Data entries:
--- --- ---
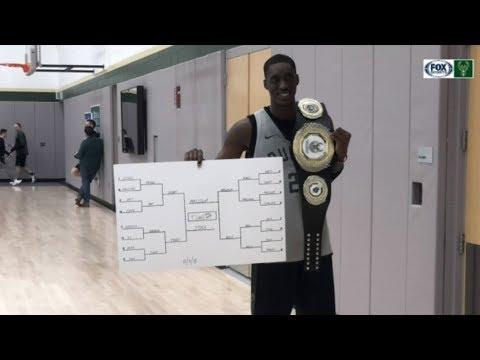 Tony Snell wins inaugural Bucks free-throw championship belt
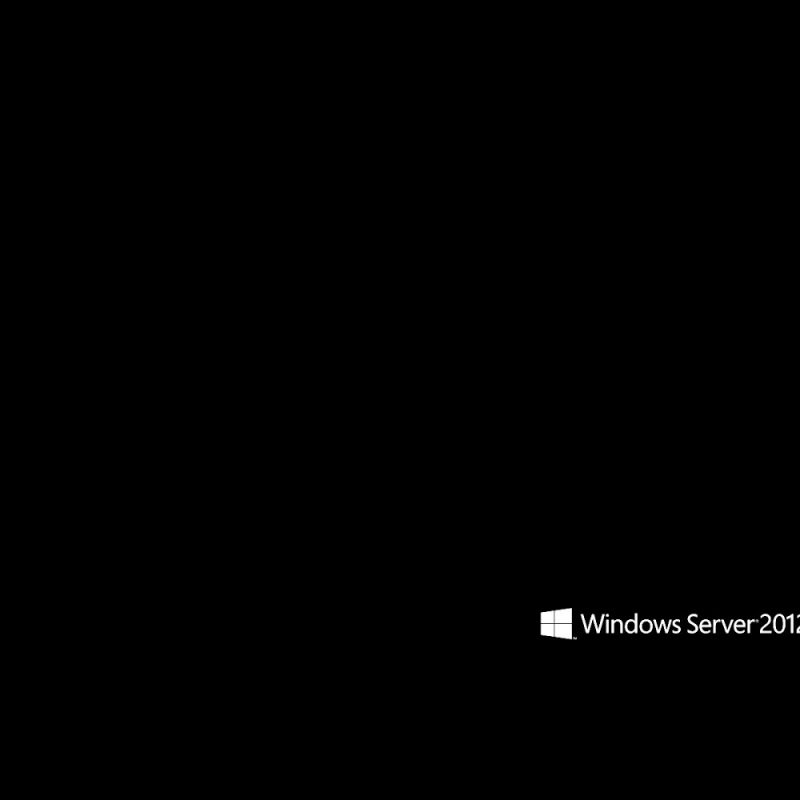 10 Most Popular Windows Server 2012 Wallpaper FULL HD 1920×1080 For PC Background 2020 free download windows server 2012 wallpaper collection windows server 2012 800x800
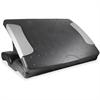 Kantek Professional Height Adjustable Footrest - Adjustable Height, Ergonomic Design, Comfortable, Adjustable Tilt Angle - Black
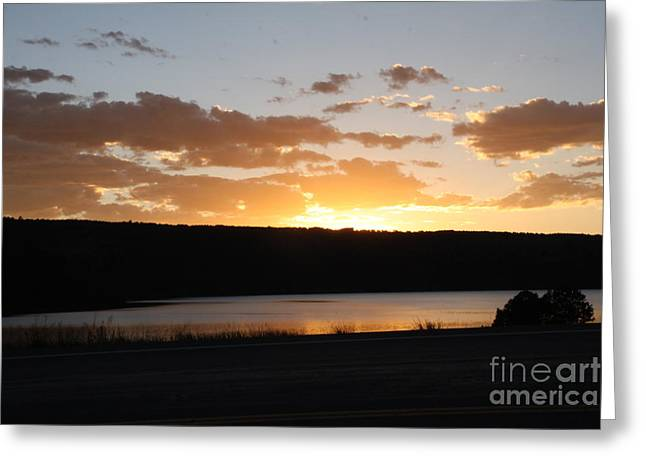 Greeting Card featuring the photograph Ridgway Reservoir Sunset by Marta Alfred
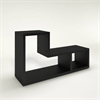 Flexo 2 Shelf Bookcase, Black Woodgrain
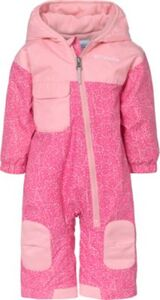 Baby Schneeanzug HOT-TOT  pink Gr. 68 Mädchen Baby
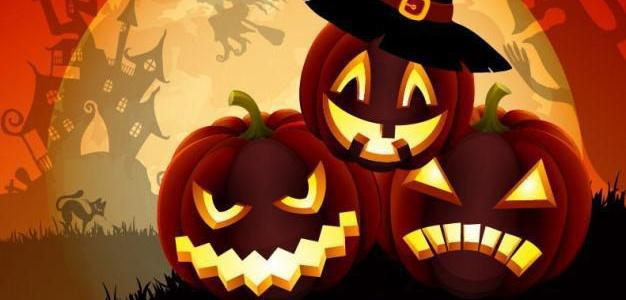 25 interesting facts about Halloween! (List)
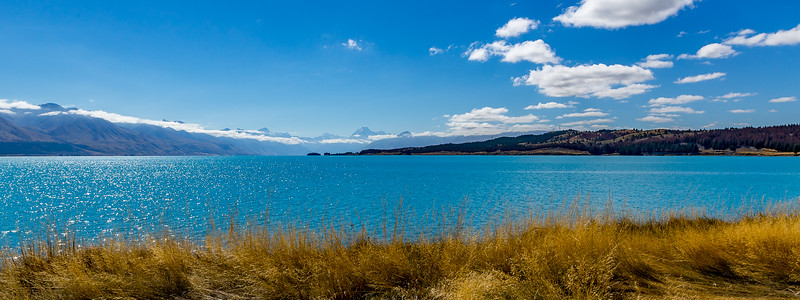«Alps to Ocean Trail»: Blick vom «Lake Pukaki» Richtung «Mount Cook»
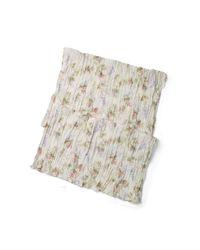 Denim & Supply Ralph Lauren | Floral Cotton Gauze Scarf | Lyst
--- --- ---
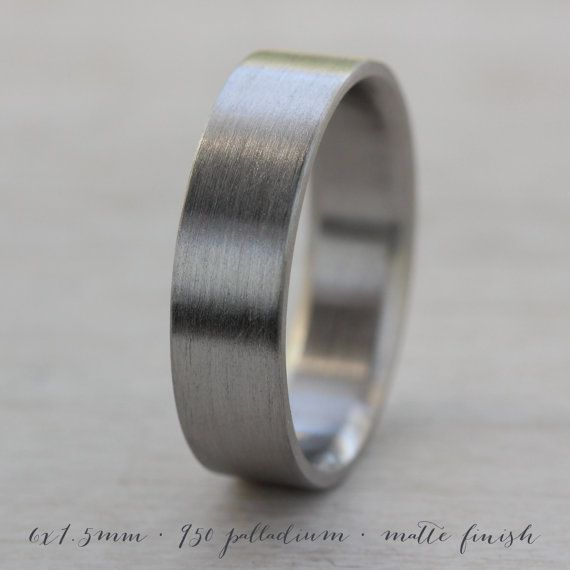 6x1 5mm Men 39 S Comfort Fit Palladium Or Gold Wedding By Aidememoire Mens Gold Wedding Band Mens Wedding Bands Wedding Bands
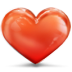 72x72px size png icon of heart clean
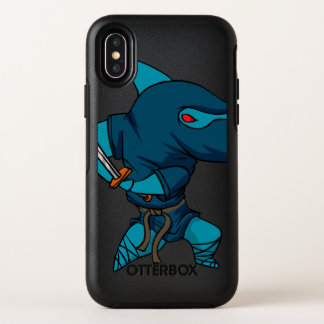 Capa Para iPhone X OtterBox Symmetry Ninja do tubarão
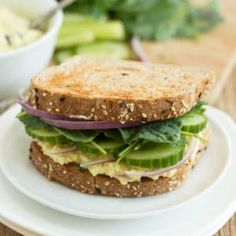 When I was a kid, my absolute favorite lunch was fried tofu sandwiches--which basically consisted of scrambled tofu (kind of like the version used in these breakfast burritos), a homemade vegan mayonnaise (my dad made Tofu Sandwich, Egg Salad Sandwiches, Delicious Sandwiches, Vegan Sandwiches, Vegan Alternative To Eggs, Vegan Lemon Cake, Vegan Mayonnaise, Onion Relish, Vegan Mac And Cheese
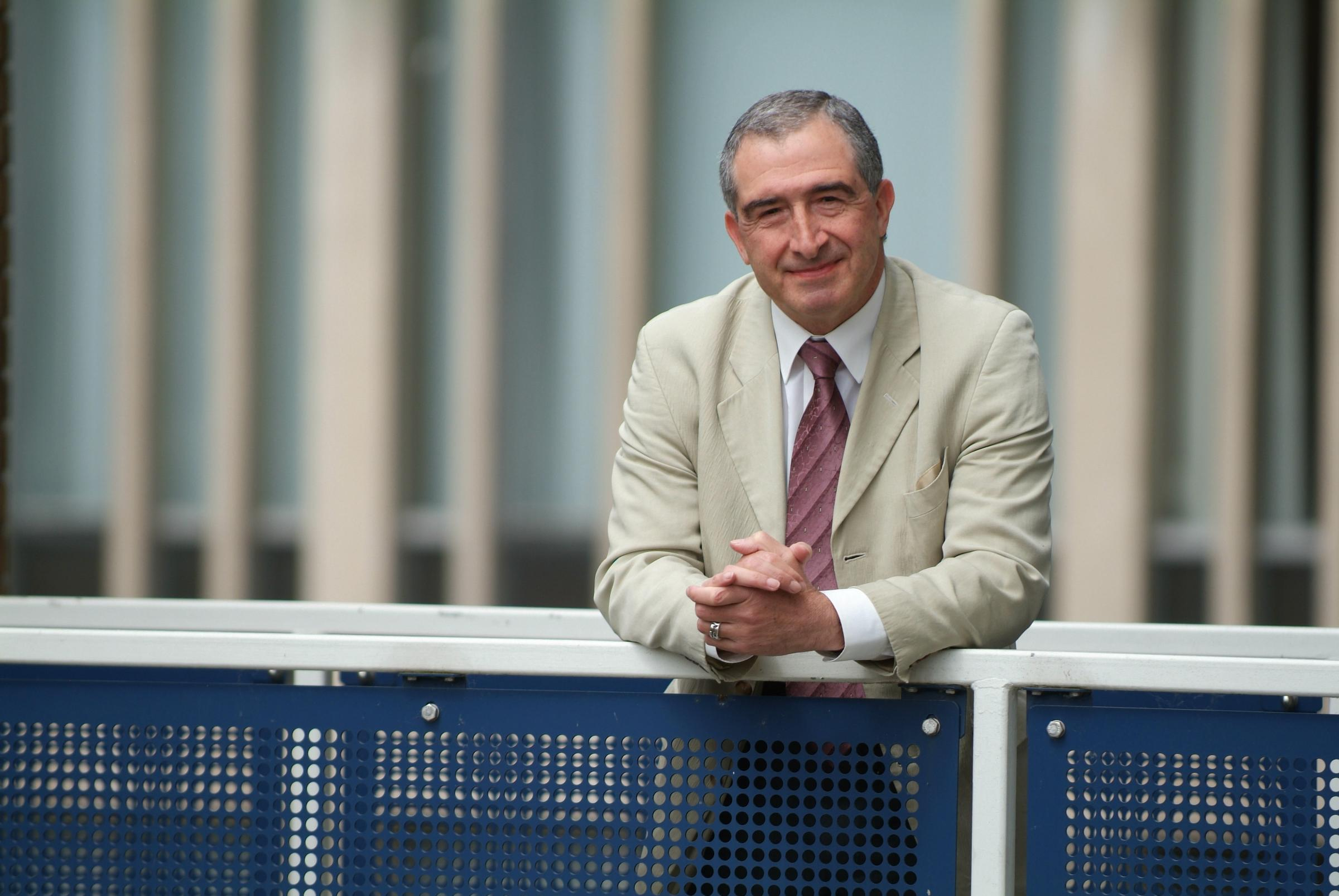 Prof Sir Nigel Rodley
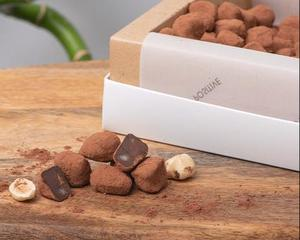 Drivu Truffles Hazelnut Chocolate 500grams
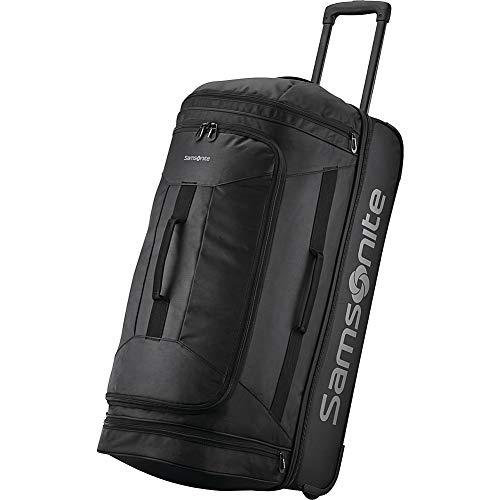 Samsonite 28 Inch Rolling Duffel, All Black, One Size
--- --- ---
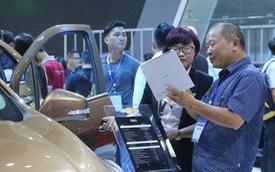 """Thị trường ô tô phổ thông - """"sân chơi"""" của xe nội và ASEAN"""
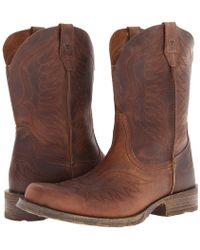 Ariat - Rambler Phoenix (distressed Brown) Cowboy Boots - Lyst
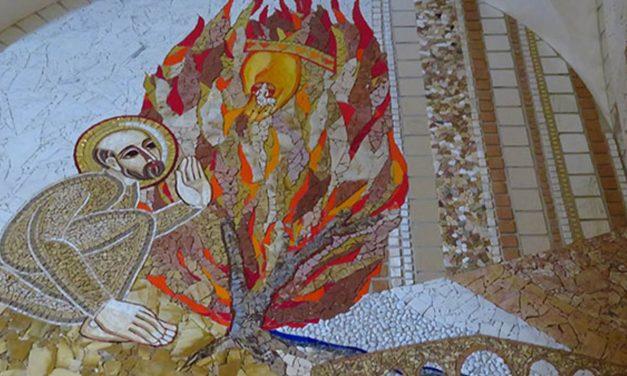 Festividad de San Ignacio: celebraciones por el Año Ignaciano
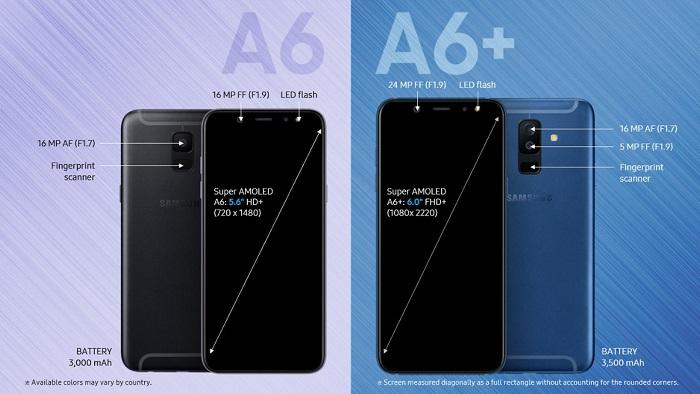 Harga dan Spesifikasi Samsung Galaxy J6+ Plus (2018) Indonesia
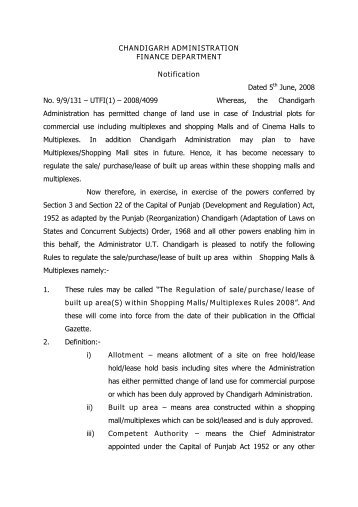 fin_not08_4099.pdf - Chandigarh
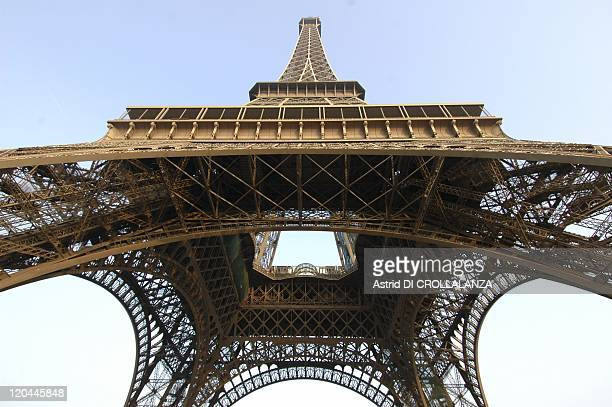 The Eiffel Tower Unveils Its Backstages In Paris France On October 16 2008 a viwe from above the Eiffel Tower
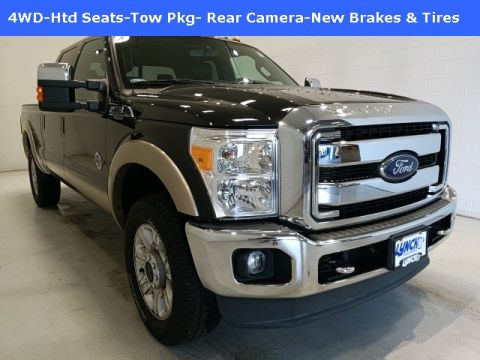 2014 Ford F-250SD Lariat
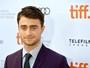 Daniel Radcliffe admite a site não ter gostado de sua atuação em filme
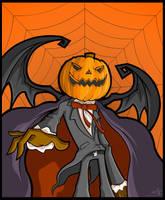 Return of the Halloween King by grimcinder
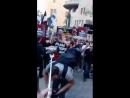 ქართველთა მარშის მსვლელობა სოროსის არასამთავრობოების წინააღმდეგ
--- --- ---
The task: Within the data above, repeat exactly the lines from the one bearing "Baby Schneeanzug HOT-TOT" through the one bearing "Denim & Supply". Include no pictures and nothing else.

Solution for this task:
 Baby Schneeanzug HOT-TOT  pink Gr. 68 Mädchen Baby
 25 interesting facts about Halloween! (List)
«Alps to Ocean Trail»: Blick vom «Lake Pukaki» Richtung «Mount Cook»
 Denim & Supply Ralph Lauren | Floral Cotton Gauze Scarf | Lyst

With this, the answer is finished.